### Records of labeled boxes
+++
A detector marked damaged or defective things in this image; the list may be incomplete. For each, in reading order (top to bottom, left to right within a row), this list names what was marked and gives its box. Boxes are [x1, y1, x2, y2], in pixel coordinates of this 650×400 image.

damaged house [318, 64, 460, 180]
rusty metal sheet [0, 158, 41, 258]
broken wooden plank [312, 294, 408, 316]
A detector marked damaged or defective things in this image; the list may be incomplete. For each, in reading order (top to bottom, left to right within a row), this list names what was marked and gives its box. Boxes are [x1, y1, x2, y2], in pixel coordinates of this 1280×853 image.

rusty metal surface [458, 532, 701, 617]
+++
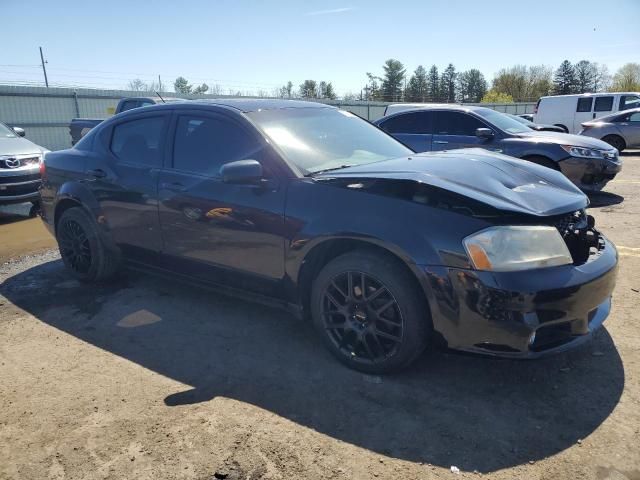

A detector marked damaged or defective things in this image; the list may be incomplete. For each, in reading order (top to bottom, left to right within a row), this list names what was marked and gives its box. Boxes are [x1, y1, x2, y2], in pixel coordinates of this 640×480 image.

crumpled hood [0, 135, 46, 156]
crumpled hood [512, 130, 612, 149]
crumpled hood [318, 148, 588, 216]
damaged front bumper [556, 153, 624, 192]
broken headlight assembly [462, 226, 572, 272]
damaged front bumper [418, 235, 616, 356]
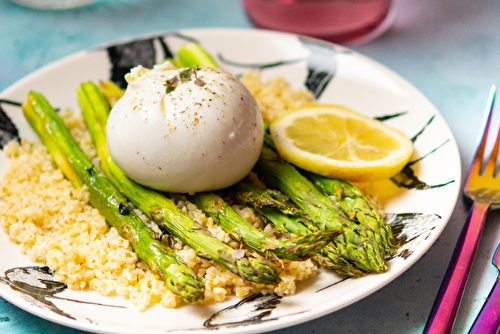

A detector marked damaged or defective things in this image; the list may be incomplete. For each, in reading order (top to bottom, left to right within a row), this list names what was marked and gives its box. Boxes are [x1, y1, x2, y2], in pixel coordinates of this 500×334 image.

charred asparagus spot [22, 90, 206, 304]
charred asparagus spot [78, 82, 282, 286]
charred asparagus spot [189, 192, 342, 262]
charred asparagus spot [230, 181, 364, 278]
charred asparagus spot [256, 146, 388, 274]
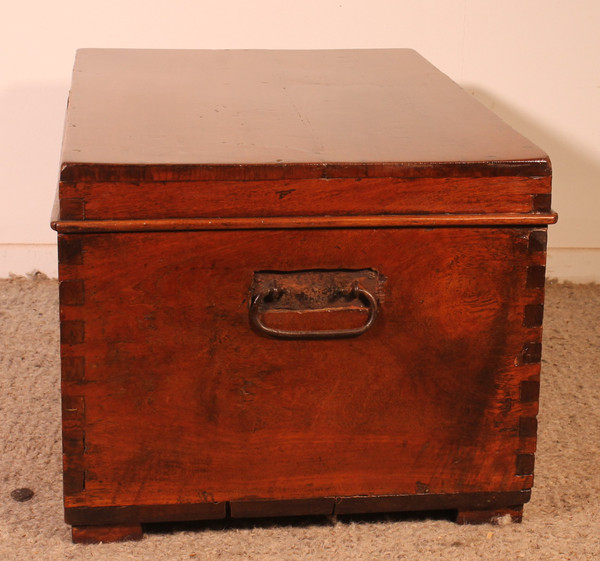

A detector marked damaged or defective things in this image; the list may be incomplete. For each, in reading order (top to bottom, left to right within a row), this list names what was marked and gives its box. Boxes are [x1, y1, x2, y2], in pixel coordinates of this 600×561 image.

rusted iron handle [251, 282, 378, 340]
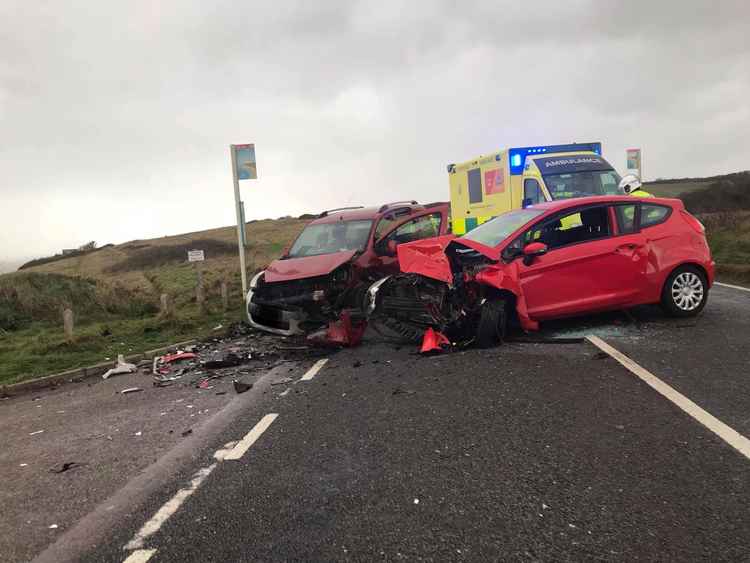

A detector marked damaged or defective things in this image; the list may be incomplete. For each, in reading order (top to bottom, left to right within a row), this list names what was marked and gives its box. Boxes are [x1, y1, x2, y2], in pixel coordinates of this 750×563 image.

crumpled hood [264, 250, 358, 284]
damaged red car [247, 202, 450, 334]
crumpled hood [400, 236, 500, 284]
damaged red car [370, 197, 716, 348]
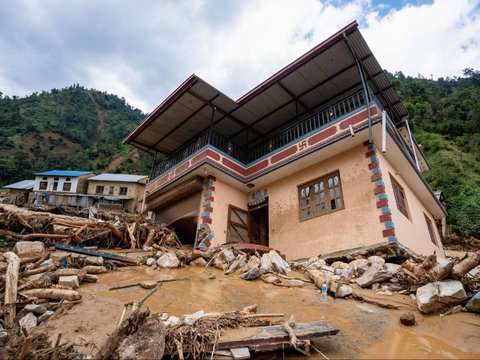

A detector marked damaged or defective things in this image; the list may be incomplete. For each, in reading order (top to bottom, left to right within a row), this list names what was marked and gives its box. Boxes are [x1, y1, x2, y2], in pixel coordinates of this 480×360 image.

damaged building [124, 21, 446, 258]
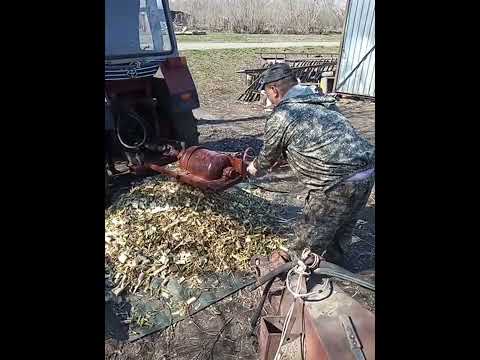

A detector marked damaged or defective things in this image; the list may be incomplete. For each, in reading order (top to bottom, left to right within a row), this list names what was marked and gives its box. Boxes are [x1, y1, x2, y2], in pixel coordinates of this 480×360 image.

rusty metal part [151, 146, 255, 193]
+++
### WRITTEN PROBLEM
Copy out word for word every line of the records above, from the line containing "this 650×400 image." down to the line containing "broken wooden plank [312, 294, 408, 316]", including both of those lines.

### CORRECT RESULT
A detector marked damaged or defective things in this image; the list may be incomplete. For each, in reading order (top to bottom, left to right within a row), this list names what was marked and gives its box. Boxes are [x1, y1, x2, y2], in pixel coordinates of this 650×400 image.

damaged house [318, 64, 460, 180]
rusty metal sheet [0, 158, 41, 258]
broken wooden plank [312, 294, 408, 316]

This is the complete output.